Stephen attended the grammar school in Durham and Lisbon Falls High School, graduating in 1966. From his sophomore year at the University of Maine at Orono, he wrote a weekly column for the school newspaper, THE MAINE CAMPUS. He was also active in student politics, serving as a member of the Student Senate. He came to support the anti-war movement on the Orono campus, arriving at his stance from a conservative view that the war in Vietnam was unconstitutional. He graduated in 1970, with a B.A. in English and qualified to teach on the high school level. A draft board examination immediately post-graduation found him 4-F on grounds of high blood pressure, limited vision, flat feet, and punctured eardrums.

He met Tabitha Spruce in the stacks of the Fogler Library at the University, where they both worked as students; they married in January of 1971. As Stephen was unable to find placement as a teacher immediately, the Kings lived on his earnings as a laborer at an industrial laundry, and her student loan and savings, with an occasional boost from a short story sale to men's magazines.

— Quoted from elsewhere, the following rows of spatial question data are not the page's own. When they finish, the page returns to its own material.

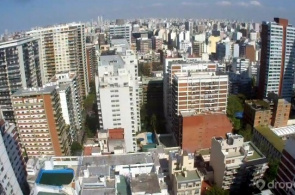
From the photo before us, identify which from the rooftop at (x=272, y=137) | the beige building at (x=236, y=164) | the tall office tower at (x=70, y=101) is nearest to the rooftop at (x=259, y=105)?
the rooftop at (x=272, y=137)

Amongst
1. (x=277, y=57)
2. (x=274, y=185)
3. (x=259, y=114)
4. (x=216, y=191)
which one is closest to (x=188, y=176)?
(x=216, y=191)

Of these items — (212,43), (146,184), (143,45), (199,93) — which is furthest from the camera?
(212,43)

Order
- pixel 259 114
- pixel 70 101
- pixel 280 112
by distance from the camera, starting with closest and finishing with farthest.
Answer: pixel 70 101 → pixel 259 114 → pixel 280 112

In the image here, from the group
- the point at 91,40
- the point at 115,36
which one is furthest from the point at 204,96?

Stephen made his first professional short story sale ("The Glass Floor") to Startling Mystery Stories in 1967. Throughout the early years of his marriage, he continued to sell stories to men's magazines. Many were gathered into the Night Shift collection or appeared in other anthologies.

In the fall of 1971, Stephen began teaching English at Hampden Academy, the public high school in Hampden, Maine. Writing in the evenings and on the weekends, he continued to produce short stories and to work on novels.